It has been a common practice within many families, to pass down heirlooms through the generations. Generally, these venerated ancestral artifacts are normally items of jewelry, furniture, paintings, silverware, china, etc. However, such is not always the case.
For many years, the descendants of the late 18th-century Kentucky frontiersman Michael Cassidy, an early Fleming County pioneer from Ireland, bequeathed through successive generations, the skin of an Indian, which as late as 1888, hung upon one side of the family barn. As the family tradition goes, Cassidy came back to the fort from a day's hunt, only to have his wife emphatically declare: "While you were gone, an Indian stole our cow outside the fort, I want his hide!" Taking his spouse at her word, Cassidy is said to have hunted the man down, killed him and skinned his hide, after bringing it home to his wife. The skinning of one another, by both White settlers and Native Americans is a well-attested fact in American history, as happened for example to the famed Shawnee Indian chieftain, Tecumseh.
Perhaps one of the strangest heirlooms, is that left by Dr. Robert Bruce Honeyman, a resident of Hanover County, Virginia at the time of his death in April of 1824. Honeyman was an accomplished 'Doctor of Physic,' who had immigrated from Scotland to America in 1774. A native of Kincardine, he was educated at Marischal College in Aberdeen, later served as a surgeon within the British Navy, but after settling in Louisa, Virginia, became a physician for the Revolutionary Army of the United States.
Though Dr. Honeyman passed away on April 21st, 1824, he had previously written out his will in 1821, and upon his death, newspapers across the country printed a strange excerpt of his will, a document found in the 'Chancery Papers' in Hanover County, Virginia. The appropriate portion states:
"I also give and bequeath to my son, a human rib, which will Be found in a small trunk in my chest, with my earnest request that he will carefully keep the said rib, (which is of James the Fifth, King of Scotland),and transmit it carefully to his descendants."
King James V (1512-1542), the 'red-haired king' of Scotland, died at the young age of thirty, at Falkland Palace in County Fife, a county where many of the Honeyman family members had resided as well.

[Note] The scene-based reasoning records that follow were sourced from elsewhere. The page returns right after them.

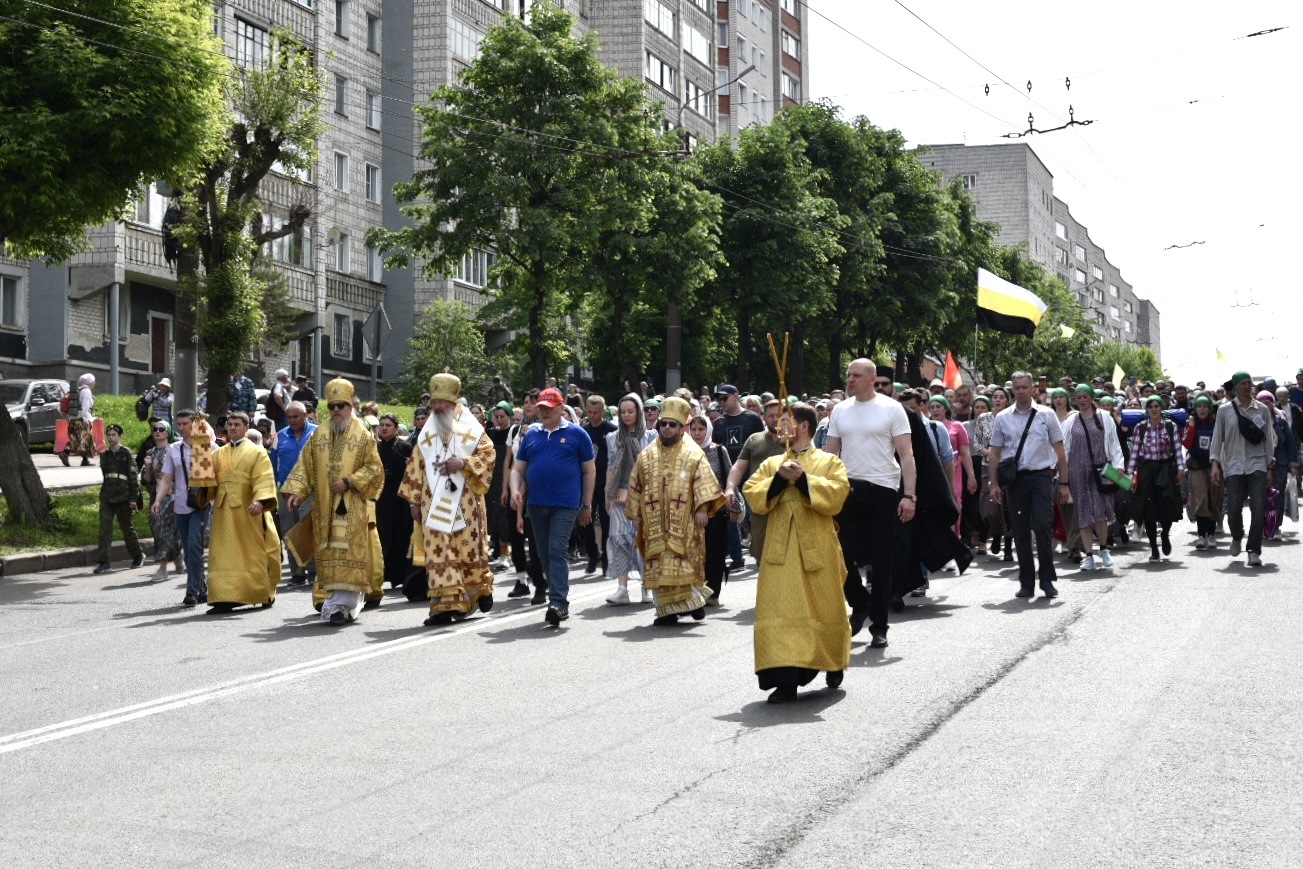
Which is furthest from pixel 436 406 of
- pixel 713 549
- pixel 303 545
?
pixel 713 549

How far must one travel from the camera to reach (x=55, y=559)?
784 inches

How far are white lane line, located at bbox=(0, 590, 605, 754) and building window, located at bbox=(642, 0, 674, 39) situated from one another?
55.5 metres

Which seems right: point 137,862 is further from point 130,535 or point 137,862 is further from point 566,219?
point 566,219

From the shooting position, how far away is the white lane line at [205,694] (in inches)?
324

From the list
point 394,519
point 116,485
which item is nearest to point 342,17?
point 116,485

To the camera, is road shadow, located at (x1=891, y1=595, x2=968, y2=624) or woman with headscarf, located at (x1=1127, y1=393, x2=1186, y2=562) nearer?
road shadow, located at (x1=891, y1=595, x2=968, y2=624)

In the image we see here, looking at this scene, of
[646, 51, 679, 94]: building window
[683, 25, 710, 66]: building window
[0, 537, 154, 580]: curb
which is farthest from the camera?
[683, 25, 710, 66]: building window

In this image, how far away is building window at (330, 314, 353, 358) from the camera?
49781 mm

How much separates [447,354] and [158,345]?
787cm

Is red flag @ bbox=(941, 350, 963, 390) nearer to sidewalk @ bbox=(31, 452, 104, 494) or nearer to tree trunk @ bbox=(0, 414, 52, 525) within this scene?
sidewalk @ bbox=(31, 452, 104, 494)

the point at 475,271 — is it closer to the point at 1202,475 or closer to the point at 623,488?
the point at 1202,475

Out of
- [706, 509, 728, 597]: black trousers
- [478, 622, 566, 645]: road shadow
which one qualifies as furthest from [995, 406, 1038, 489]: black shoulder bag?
[478, 622, 566, 645]: road shadow

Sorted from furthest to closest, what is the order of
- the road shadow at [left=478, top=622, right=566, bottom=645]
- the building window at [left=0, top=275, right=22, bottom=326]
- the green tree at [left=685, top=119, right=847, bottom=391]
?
the green tree at [left=685, top=119, right=847, bottom=391], the building window at [left=0, top=275, right=22, bottom=326], the road shadow at [left=478, top=622, right=566, bottom=645]

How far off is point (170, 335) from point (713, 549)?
→ 32.0 metres
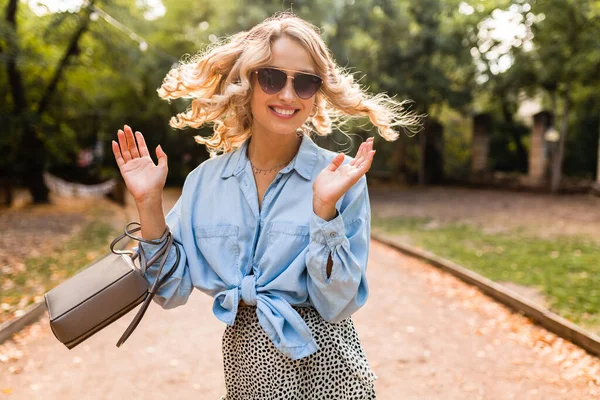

His father, King James IV, had been killed at the famed battle between the English & Scottish forces at 'Flodden Field,' fought in 1513. Though not a participant in the battle, King James the Fifth died only a short time after a Scottish defeat in 1542, and was buried at Holyrood Abbey in Edinburgh, where purportedly his remains exist today.
It is true that a number of Honeyman family members, served in important positions within the Church and had close ties with the Crown for many years. Yet how exactly, a rib of the king came into the possession of Dr. Robert B. Honeyman remains a mystery. Family records do exist that speak of it eventually being broken into sections so as to be divided by his heirs, and eventually disappeared altogether.
Regrettably, no known portions of the rib exist today, otherwise DNA studies could be carried out on the remains. Still, one would think that today, it would at least be possible to exhume the body of King James the Fifth at Holyrood, just to see if the famed ruler of Scotland is indeed, missing a rib. If so, the mystery still tantalizes the imagination as to how members of the Honeyman family (or perhaps Dr. Honeyman himself), were enabled to obtain the regal body part? Perhaps a reader can shed more light upon the subject. I simply share the above account as a witness once again, to the varied and diverse collections, both topically and geographically, which are available here at The Historical Society of Pennsylvania.
(If interested in the above, one might wish to consult the following: Poulson's American Daily Advertiser, May 12, 1824; The Susquehannah (PA) Democrat, May 28, 1824; A. Van Doren Honeyman, The Honeyman Family in Scotland & America (Plainfield, NJ: Honeyman's Publishing House.,1909); Tyler's Quarterly Historical & Genealogical Magazine, Vol.IX, No.4 (April, 1928): 284; Vol.X, (1929): 172.)